* **PROBLEM STATEMENT**: Output exactly the lines between the line that contains "In the image, of" and the last line of the material, counting both.

* **GIVEN INFORMATION**:
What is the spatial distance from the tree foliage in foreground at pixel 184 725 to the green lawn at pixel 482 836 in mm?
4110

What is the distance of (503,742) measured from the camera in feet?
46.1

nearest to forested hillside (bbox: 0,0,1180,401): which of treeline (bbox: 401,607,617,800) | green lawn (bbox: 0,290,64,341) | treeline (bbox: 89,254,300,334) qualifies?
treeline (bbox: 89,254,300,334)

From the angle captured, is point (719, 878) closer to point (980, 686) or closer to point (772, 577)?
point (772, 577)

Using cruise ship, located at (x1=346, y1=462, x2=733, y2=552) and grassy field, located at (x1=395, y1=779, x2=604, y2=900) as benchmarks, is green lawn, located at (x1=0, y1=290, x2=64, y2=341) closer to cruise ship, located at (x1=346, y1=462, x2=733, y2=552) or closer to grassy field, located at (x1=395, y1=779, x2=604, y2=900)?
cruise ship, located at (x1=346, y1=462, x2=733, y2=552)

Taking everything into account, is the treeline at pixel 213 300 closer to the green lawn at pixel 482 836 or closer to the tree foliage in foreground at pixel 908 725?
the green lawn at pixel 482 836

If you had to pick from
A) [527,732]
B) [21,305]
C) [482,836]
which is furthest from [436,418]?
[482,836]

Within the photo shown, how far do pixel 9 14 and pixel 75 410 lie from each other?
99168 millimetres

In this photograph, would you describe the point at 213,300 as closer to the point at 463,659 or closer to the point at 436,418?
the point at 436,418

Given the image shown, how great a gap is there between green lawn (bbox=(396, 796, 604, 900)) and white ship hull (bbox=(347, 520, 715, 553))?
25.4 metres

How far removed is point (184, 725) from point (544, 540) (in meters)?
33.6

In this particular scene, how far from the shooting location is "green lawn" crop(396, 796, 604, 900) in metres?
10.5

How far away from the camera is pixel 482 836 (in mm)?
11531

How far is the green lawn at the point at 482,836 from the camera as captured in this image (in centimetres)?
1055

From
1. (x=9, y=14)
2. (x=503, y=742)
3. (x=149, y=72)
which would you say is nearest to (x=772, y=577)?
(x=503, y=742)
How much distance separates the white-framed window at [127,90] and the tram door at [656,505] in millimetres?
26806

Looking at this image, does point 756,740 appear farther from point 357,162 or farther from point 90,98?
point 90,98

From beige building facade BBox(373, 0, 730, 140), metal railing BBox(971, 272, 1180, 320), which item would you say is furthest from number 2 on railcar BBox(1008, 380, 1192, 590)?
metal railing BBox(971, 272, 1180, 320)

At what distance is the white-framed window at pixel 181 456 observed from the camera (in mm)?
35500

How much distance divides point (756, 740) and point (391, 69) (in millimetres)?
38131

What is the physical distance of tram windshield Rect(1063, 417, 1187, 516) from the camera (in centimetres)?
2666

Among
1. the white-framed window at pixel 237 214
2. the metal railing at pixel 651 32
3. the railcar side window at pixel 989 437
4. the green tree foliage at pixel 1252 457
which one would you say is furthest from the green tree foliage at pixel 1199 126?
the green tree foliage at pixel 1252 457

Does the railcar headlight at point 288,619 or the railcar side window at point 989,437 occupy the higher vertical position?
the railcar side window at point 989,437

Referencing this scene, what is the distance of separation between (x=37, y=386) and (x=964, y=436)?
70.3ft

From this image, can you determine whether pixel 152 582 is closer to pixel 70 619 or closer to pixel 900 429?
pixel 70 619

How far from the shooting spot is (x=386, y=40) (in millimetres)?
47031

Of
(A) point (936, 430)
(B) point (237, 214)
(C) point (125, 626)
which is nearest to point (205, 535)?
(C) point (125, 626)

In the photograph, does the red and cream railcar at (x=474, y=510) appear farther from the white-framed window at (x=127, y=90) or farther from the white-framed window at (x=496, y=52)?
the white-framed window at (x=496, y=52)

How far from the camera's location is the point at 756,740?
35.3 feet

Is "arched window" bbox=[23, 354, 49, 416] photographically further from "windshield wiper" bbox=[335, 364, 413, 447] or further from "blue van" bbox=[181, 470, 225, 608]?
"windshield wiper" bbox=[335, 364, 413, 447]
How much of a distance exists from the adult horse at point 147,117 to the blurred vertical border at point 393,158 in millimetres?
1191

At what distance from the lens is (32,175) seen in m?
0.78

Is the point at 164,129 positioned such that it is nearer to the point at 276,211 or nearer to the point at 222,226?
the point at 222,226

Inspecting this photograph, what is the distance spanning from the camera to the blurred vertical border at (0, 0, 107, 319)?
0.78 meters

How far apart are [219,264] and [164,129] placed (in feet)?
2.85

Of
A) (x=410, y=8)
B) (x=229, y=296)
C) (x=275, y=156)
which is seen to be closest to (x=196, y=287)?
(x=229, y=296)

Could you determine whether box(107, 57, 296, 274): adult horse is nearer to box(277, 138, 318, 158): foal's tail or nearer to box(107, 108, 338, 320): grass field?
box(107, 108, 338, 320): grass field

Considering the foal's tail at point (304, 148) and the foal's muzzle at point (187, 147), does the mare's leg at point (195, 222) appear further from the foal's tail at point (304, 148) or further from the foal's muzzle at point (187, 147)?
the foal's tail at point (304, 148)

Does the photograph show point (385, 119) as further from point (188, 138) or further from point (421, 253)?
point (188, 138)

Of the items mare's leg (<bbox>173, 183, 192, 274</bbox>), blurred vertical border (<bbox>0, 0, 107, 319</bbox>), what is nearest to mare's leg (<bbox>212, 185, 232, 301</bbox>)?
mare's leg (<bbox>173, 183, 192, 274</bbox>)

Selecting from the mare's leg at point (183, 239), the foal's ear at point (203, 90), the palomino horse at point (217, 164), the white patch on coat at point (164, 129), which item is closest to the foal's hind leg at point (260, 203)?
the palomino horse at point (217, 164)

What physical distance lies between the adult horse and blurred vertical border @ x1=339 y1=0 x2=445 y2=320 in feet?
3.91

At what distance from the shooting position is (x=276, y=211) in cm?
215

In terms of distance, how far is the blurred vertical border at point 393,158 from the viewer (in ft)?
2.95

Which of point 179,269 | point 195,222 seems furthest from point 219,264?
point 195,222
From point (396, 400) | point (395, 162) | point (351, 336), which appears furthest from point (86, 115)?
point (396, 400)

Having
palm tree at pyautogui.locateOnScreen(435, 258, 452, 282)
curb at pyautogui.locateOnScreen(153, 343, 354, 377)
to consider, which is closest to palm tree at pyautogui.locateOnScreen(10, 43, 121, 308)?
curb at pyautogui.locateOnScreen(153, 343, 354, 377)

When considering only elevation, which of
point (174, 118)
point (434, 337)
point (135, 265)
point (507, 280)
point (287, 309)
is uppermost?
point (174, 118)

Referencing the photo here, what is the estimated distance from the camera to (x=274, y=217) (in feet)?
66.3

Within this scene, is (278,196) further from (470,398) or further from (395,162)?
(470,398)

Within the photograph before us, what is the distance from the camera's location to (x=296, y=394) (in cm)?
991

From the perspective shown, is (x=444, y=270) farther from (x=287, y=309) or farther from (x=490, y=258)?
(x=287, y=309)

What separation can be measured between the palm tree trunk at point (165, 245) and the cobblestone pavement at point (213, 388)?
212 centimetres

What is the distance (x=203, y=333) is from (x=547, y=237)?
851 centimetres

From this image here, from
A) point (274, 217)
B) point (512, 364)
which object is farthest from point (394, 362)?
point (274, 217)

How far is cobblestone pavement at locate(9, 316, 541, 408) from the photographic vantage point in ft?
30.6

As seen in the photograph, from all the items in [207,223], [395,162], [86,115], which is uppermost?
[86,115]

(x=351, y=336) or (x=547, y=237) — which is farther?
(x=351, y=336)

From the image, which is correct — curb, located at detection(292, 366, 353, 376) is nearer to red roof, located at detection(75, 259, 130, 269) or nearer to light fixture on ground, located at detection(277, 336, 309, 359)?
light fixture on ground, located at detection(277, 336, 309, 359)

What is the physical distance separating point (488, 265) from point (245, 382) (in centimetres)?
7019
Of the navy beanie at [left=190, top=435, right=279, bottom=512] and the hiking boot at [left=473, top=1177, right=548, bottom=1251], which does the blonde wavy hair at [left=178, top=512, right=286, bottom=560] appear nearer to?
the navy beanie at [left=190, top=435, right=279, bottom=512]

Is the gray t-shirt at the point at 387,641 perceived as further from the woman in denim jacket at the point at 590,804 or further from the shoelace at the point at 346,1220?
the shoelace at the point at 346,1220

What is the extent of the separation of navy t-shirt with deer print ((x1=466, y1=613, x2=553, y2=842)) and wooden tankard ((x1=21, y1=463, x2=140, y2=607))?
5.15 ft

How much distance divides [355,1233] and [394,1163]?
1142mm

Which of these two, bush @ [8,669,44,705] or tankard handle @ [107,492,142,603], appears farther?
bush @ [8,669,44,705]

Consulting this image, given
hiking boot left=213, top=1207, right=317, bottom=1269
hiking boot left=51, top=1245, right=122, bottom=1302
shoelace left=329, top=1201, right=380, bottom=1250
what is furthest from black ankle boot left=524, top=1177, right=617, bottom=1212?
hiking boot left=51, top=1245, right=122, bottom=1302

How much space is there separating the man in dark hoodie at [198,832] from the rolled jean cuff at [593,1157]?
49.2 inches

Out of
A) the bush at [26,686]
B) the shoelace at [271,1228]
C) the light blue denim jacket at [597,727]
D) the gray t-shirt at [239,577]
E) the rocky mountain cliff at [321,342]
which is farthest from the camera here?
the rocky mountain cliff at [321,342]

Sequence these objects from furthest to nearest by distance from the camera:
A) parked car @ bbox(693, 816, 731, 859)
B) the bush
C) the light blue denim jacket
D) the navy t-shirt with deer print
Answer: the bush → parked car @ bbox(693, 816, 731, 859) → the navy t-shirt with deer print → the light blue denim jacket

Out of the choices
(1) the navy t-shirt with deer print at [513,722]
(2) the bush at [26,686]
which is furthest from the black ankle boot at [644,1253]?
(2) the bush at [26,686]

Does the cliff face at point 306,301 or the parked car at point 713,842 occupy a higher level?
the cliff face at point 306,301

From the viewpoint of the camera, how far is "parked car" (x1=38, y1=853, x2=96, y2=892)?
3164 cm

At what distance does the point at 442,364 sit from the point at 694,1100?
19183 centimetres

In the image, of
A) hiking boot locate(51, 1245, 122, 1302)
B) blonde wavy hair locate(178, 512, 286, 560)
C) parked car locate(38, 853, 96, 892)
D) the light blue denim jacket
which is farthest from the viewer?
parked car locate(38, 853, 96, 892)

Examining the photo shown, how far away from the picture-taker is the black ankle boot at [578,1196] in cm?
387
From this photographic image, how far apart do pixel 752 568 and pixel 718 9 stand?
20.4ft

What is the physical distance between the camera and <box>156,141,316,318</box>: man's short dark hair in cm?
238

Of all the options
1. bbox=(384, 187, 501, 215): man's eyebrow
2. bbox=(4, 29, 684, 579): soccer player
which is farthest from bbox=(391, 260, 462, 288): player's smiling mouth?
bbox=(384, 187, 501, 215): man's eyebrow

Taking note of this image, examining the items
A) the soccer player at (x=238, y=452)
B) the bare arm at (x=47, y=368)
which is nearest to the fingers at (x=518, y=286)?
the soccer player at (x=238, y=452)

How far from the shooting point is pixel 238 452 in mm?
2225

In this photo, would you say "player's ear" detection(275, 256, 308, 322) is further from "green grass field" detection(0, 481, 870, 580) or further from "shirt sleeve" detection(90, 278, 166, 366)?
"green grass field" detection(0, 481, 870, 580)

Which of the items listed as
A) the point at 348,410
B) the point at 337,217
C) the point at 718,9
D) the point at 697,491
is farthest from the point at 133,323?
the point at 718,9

* **ANSWER FOR THE TASK**:
In the image, of
A) hiking boot locate(51, 1245, 122, 1302)
B) blonde wavy hair locate(178, 512, 286, 560)
C) parked car locate(38, 853, 96, 892)
D) the light blue denim jacket
which is farthest from the viewer?
parked car locate(38, 853, 96, 892)

Examining the photo shown, how far away from the picture-taker is the black ankle boot at [578,1196] in cm?
387
From this photographic image, how far apart do pixel 752 568 and pixel 718 9 stand?
20.4ft

What is the physical distance between the camera and <box>156,141,316,318</box>: man's short dark hair in cm?
238

Of all the options
1. bbox=(384, 187, 501, 215): man's eyebrow
2. bbox=(4, 29, 684, 579): soccer player
which is farthest from bbox=(391, 260, 462, 288): player's smiling mouth?
bbox=(384, 187, 501, 215): man's eyebrow

Taking note of this image, examining the items
A) the soccer player at (x=238, y=452)
B) the bare arm at (x=47, y=368)
which is nearest to the fingers at (x=518, y=286)?
the soccer player at (x=238, y=452)

How far from the shooting point is pixel 238 452 in mm?
2225

In this photo, would you say "player's ear" detection(275, 256, 308, 322) is further from "green grass field" detection(0, 481, 870, 580) or further from "shirt sleeve" detection(90, 278, 166, 366)?
"green grass field" detection(0, 481, 870, 580)

Which of the items listed as
A) the point at 348,410
B) the point at 337,217
C) the point at 718,9
D) the point at 697,491
is farthest from the point at 133,323?
the point at 718,9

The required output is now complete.